**Exercise goal**
Show all lines from the records below in which the string "site" is present.

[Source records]
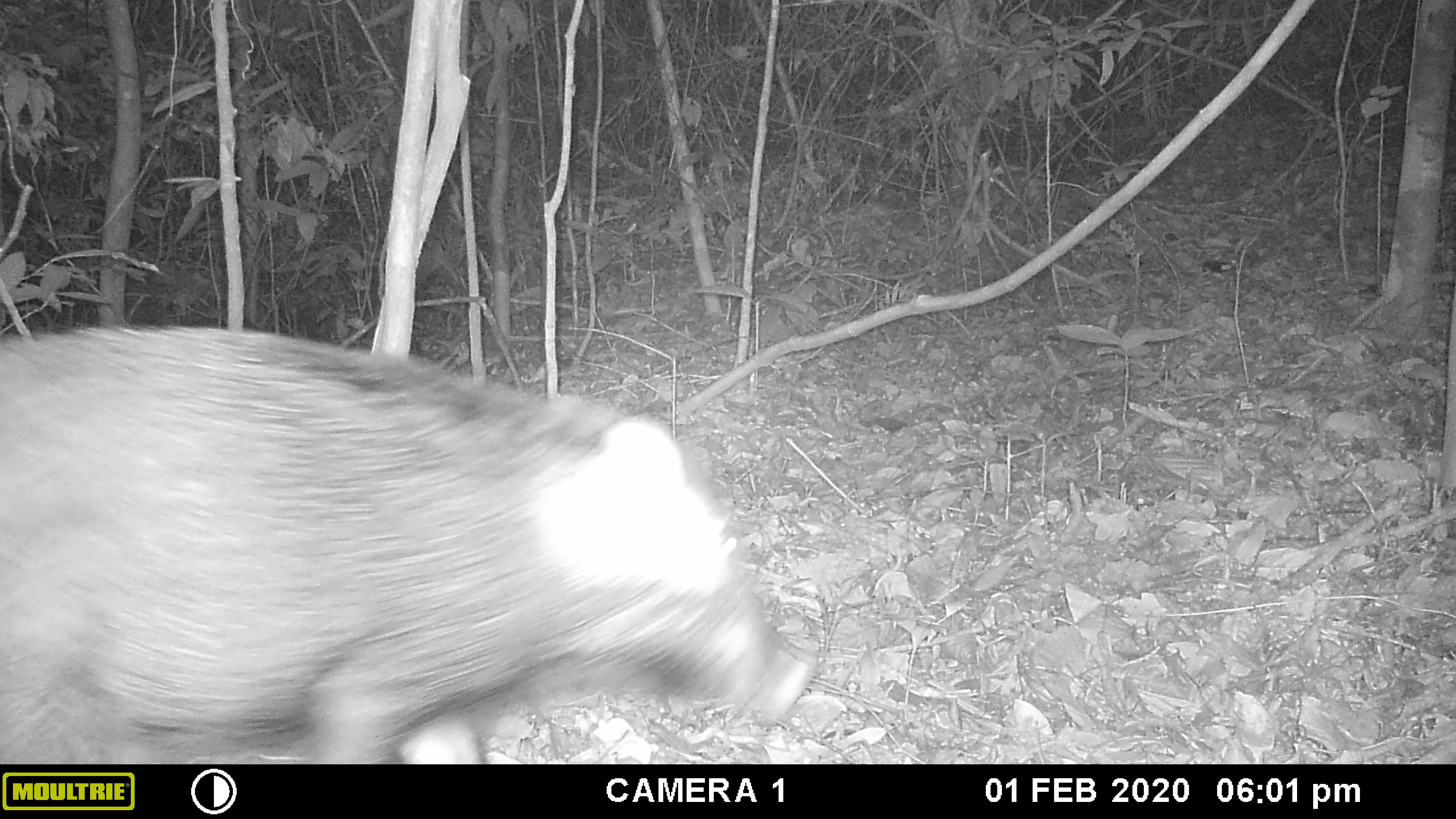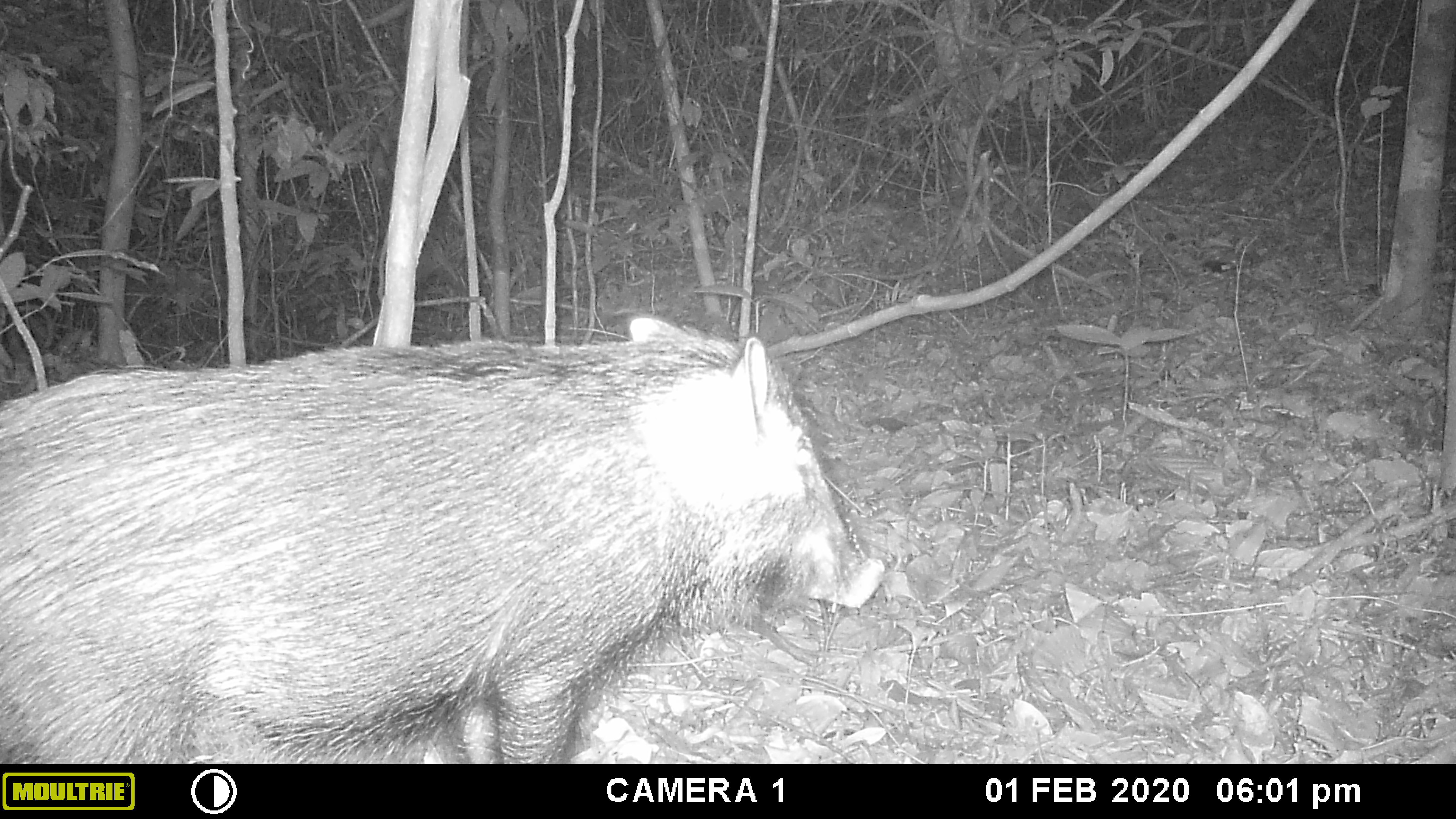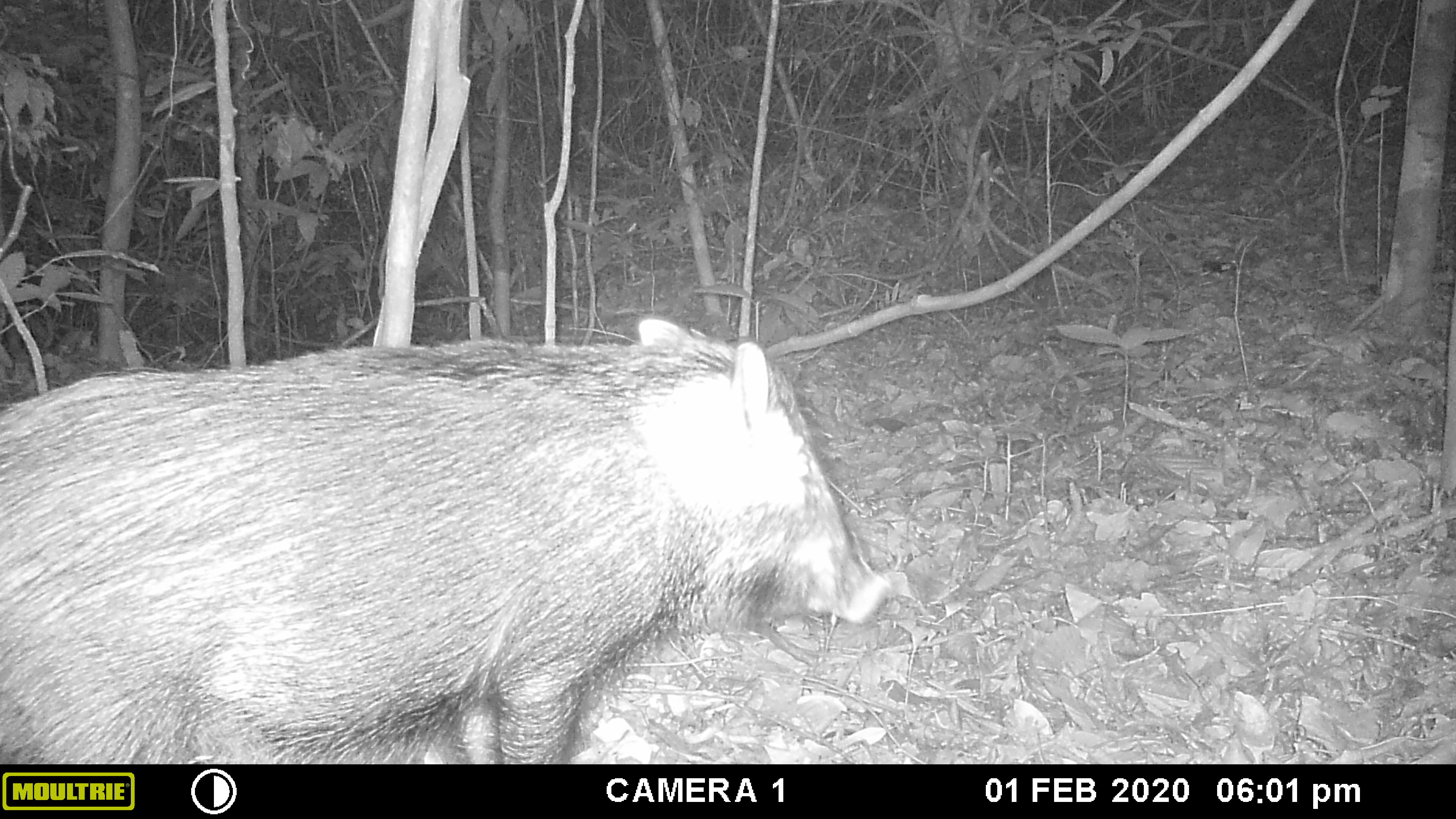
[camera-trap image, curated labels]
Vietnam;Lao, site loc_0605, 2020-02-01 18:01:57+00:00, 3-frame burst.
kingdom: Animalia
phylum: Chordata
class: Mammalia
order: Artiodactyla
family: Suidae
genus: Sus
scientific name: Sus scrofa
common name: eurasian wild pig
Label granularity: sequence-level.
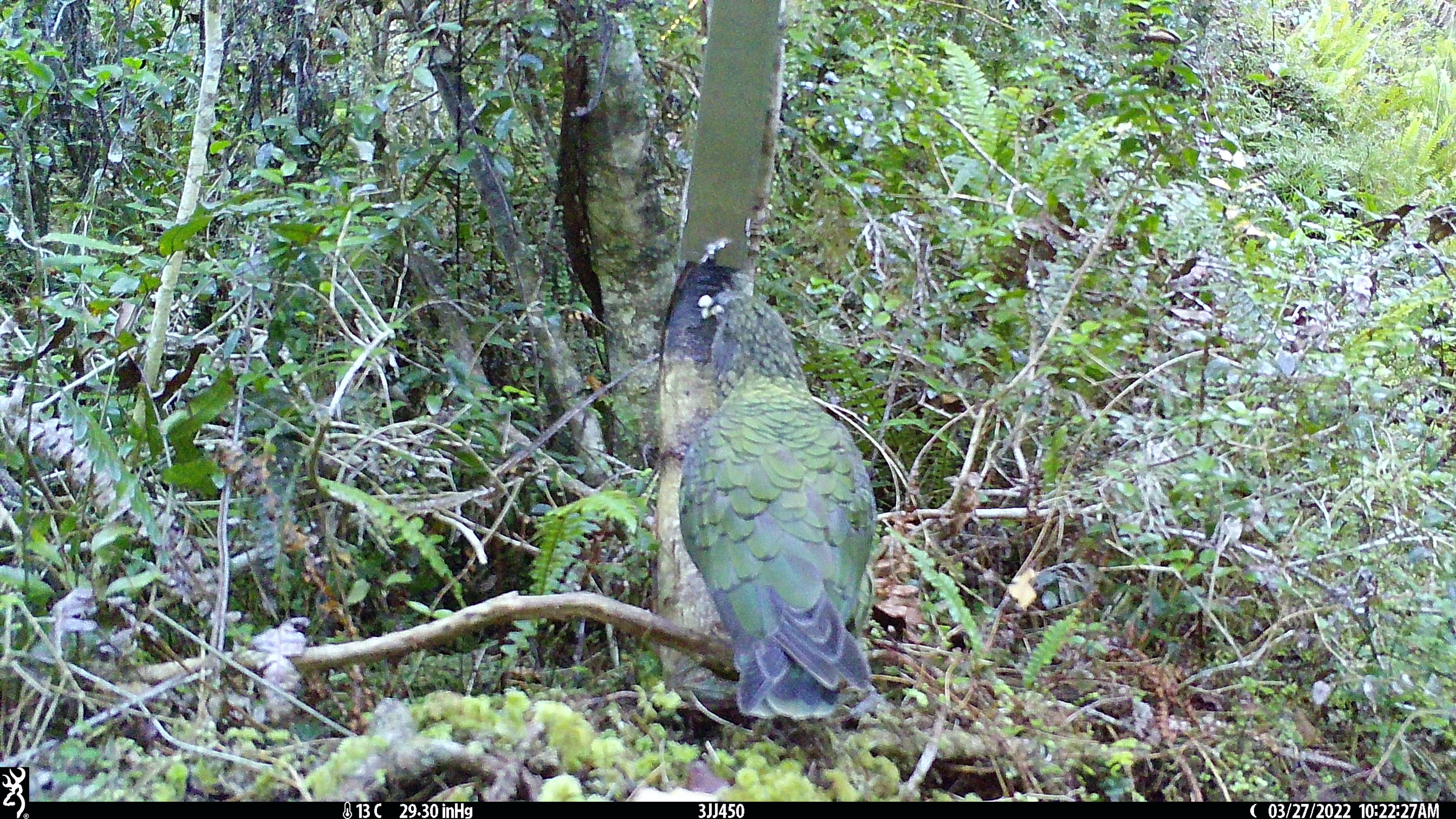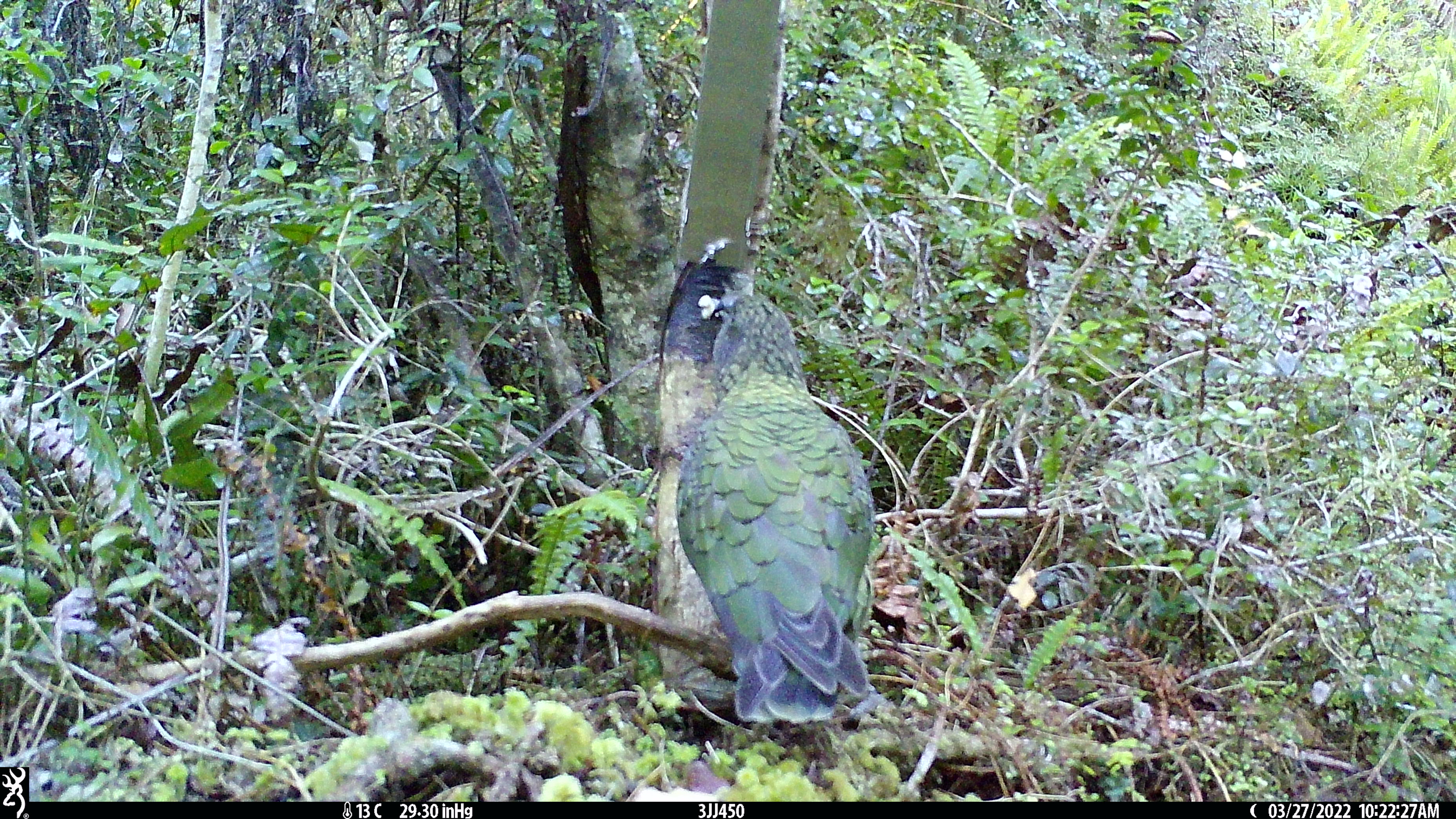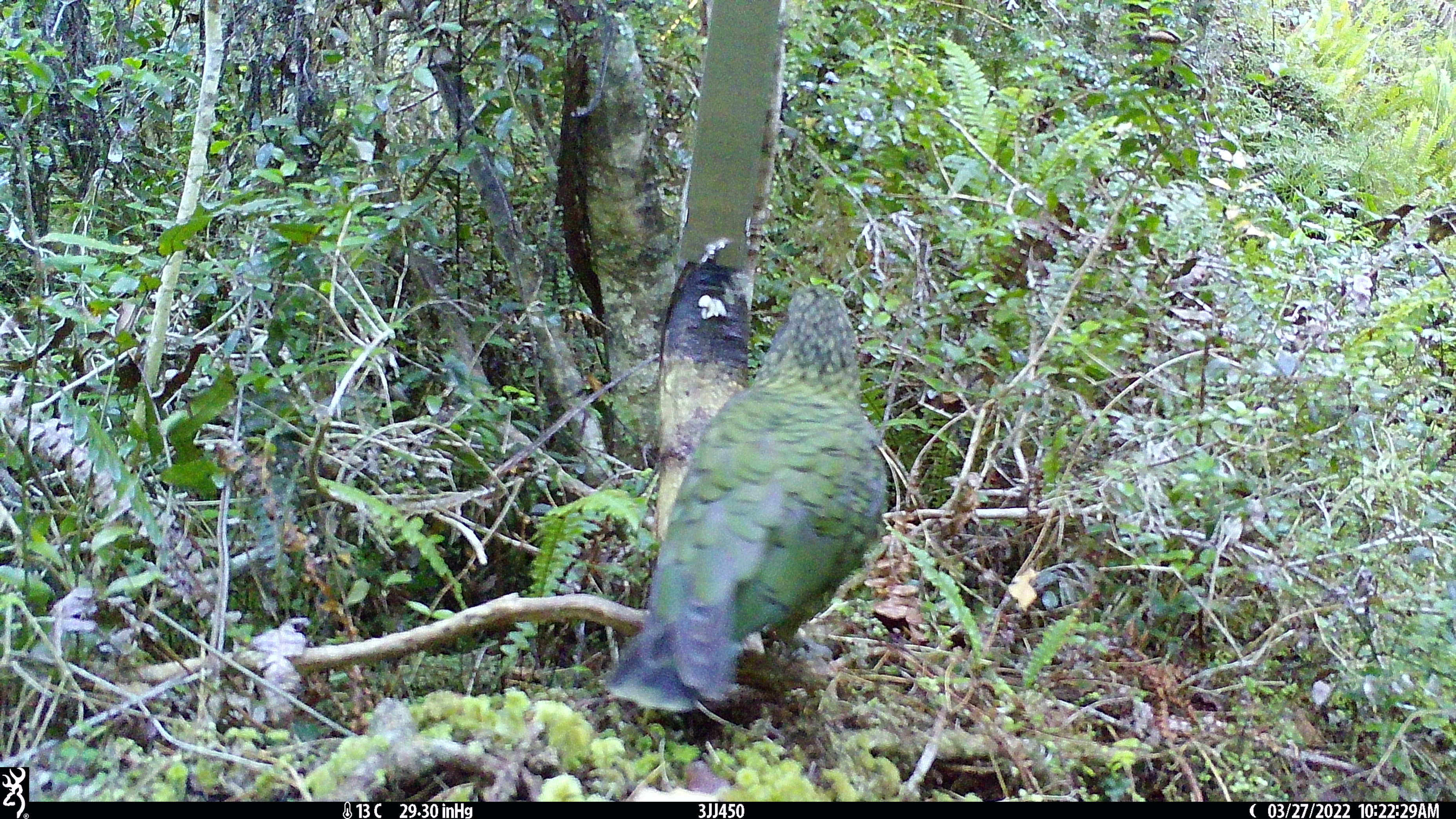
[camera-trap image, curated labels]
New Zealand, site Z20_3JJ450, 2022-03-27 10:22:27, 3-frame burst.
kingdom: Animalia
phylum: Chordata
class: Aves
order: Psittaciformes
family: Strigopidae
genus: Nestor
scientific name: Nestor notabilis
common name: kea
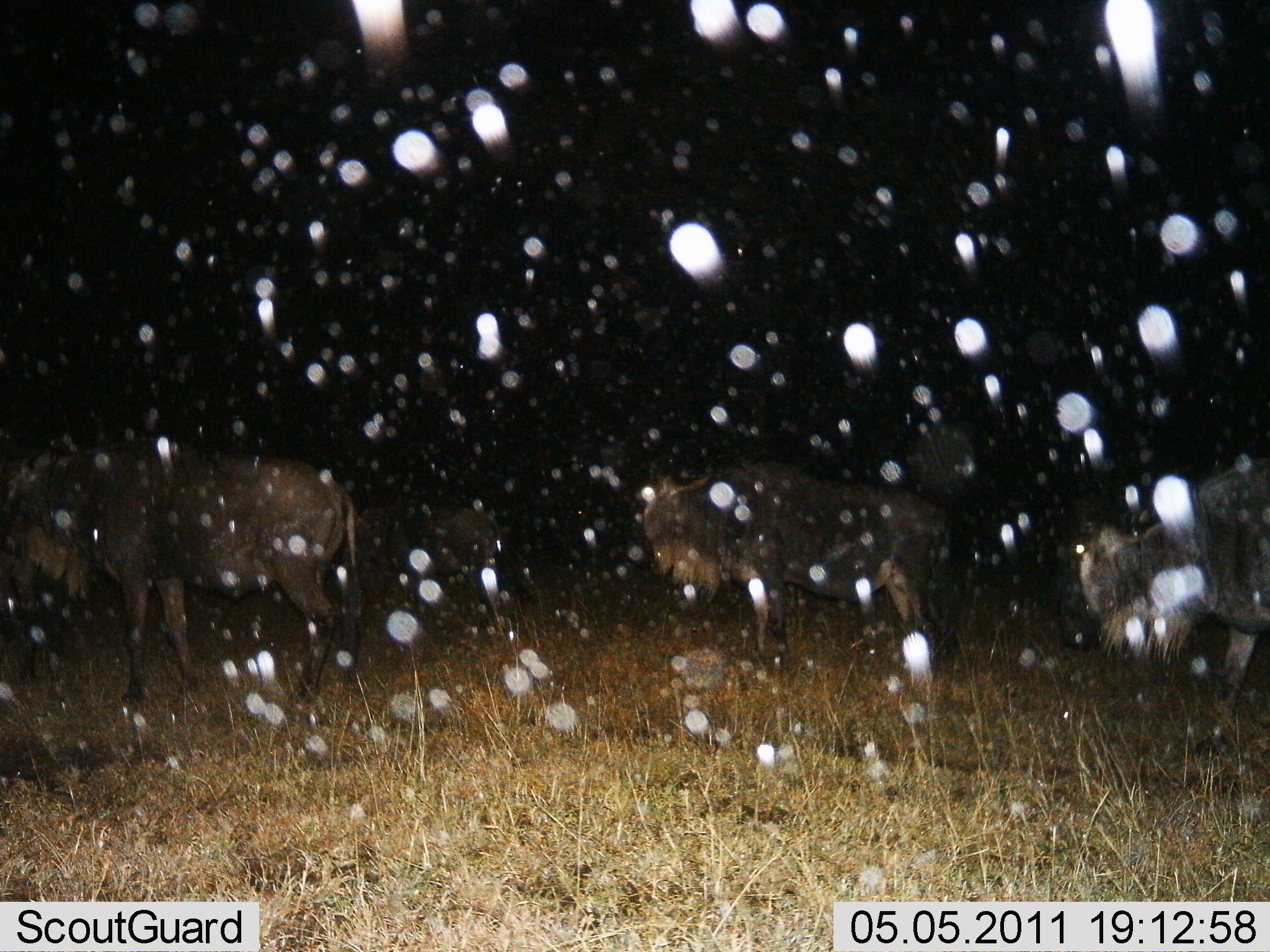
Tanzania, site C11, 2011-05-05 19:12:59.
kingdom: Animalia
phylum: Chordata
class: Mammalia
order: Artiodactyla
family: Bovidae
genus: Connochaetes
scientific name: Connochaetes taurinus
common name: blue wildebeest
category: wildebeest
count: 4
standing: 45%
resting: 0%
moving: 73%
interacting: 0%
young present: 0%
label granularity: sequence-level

**Exercise output**
Vietnam;Lao, site loc_0605, 2020-02-01 18:01:57+00:00, 3-frame burst.
New Zealand, site Z20_3JJ450, 2022-03-27 10:22:27, 3-frame burst.
Tanzania, site C11, 2011-05-05 19:12:59.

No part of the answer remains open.